原文 =
........

若狭の赤土を掘るところから作業は始まる。延々と土方作業ならぬ土を掘り、作業場に黙々と運び、それを何度も繰り返す。
やがて土をこね始め、本来の陶芸家としての手腕を発揮する。

興味を持ったもの、依頼を受けたものは、まずはその生き物をスケッチすることから始まり、飼うつもりはなくても愛着がわくと同時に手放せない存在となる。

おたまじゃくしから成長したひきがえるも「かわいくて仕方がない」と、餌の確保に奔走する。

そんな向坂さんの作品の中心となるのは「うさぎ」
大人気のうさぎの置物は、うさぎを飼っている者なら思わず声をあげずにはいられない作品ばかり。
寝ている姿だけでも気持ちよく爆睡している子もいれば、ちょいとたぬき寝入りしている子、足を投げ出し寝ている子、寝ながら毛繕いする子、寝姿ひとつ取ってもうさぎの特徴を見事にとらえ作品化している。

うさぎ飼い主がそれを見た瞬間、その仕草に我が家のうさぎを思い浮かべ、立ち止まり、熱心に見入ってしまう。
向坂さんも、置物を見入るその姿を見るだけで、この方はうさぎ飼い主さんかどうかすぐにわかってしまうと言う。

 
寝ている姿の置物    
赤土の置物は、寝て、起きて、ご飯を食べて、また寝る
一連の動きを作品にしたもの。セットで揃えて持ちたいと思う作品

 
うさぎピラミッド
一番下にいる子は今にも崩れそうになるのを必死に支えている。

........

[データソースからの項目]

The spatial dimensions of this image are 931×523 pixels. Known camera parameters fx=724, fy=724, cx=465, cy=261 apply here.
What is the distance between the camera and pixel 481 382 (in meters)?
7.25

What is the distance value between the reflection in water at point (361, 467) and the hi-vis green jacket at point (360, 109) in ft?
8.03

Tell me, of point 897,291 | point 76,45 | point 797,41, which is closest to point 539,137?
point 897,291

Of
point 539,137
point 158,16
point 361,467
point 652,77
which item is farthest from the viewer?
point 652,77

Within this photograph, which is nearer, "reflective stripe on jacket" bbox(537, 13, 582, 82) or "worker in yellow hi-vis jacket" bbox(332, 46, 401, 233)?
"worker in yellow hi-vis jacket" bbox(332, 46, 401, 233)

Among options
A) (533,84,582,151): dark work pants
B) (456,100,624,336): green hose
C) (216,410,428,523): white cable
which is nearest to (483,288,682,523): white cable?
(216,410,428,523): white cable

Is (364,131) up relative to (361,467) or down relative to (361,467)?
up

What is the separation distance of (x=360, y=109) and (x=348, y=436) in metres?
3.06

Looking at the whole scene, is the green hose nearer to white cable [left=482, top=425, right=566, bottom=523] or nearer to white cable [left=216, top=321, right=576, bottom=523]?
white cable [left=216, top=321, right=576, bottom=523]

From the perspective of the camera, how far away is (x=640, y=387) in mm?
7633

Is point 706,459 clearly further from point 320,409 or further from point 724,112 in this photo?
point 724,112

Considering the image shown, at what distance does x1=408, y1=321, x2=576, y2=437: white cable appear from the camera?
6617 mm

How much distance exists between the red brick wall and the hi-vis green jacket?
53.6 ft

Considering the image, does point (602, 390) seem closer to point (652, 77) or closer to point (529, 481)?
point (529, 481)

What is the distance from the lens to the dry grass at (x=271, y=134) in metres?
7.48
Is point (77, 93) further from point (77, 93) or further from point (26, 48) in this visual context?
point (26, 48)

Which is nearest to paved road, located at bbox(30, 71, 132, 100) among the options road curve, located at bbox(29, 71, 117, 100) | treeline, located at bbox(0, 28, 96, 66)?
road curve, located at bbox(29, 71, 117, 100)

........

練習問題 =
[a] 次の(i)〜(iii)がうさぎの置物についての文章の内容と合っているかを、それぞれ「はい」か「いいえ」で答えてください。判断の決め手となる文章中の語句も、そのまま引用してください。
(i) 作業は若狭の赤土を掘ることから始まる。
(ii) 向坂さんは、興味を持った生き物をまず写真に撮ることから始める。
(iii) うさぎピラミッドでは、一番上にいる子が崩れそうになるのを支えている。
[b] うさぎの置物についての文章のうち、「やがて土をこね始め、本来の陶芸家としての手腕を発揮する。」から始まり「そんな向坂さんの作品の中心となるのは「うさぎ」」までの部分を、一字一句変えずに書き写してください。
[c] うさぎの置物についての文章の最後の文に続けて、その先を書き進めてください。

解答 =
[a]
(i) はい。「若狭の赤土を掘るところから作業は始まる。」
(ii) いいえ。「まずはその生き物をスケッチすることから始まり」
(iii) いいえ。「一番下にいる子は今にも崩れそうになるのを必死に支えている。」

[b]
やがて土をこね始め、本来の陶芸家としての手腕を発揮する。

興味を持ったもの、依頼を受けたものは、まずはその生き物をスケッチすることから始まり、飼うつもりはなくても愛着がわくと同時に手放せない存在となる。

おたまじゃくしから成長したひきがえるも「かわいくて仕方がない」と、餌の確保に奔走する。

そんな向坂さんの作品の中心となるのは「うさぎ」

[c]
うさぎ独特の丸みのある体の特徴がうまく表現されている

うさぎカード立て
うさぎが床に寝そべるカード立て



縦列駐兎の箸置き うさぎが3匹寄り添って並んでいる

 

張り子のうさぎ ロップイヤーにも挑戦 犬のように見えてしまうのは、ロップが犬顔に似ているからなのか?

 

うさぎの後姿が大好きな人にはたまらない「しっぽ大皿」
向坂さんの飼っているうさぎ ヒマヤランのちょびがモデルの焼き物皿



取っ手の部分を横からみると、いましたうさぎが。うさぎの耳の部分としっぽの部分がちょうど支えになって、かなり持ちやすいコーヒーカップ。



ひきがえるの上にうさぎ。
向坂さんの飼っているひきがえるは、やっとあまがえるの大きさにまで成長したが、もっともっと大きくなって欲しいという願望がこの作品にこめられているのかもしれない。




「蚊取り線香入れ」 上の円盤部分が蓋となり、蓋を少しずらして中に剣山を入れ、花器として使用してもよい。
ちょっと和風な空間になんともおしゃれ器。

<向坂典子さんの個展を振り返って>
うさぎと共に起きて、うさぎの時間を大切に、べったりでもない、だがうさぎが甘えてくる時はとことん接してコミュニケーションする。うさぎが機嫌をそこねると隠れ家から半分顔を出し、人間を気にしつつも近寄らない。

向坂さんにとって、うさぎと暮らすことは、生きるすべてのエネルギーを与えてもらう存在だったかもしれない。
でも決して依存しない、お互い距離を保つ存在でもあったようだ。
作品にこめられたうさぎの仕草も、この距離があったからこそ作品にできたのではないだろうか。

最後に、
向坂さんの愛兎「ちょび」が、お月様に住むちょびのママ福助の元へ帰る。
たくさんのおみやげ話と、個展の大成功の裏で大活躍したちょびへのご褒美を心待ちにしていただろうに。
享年7歳 どうか安らかに。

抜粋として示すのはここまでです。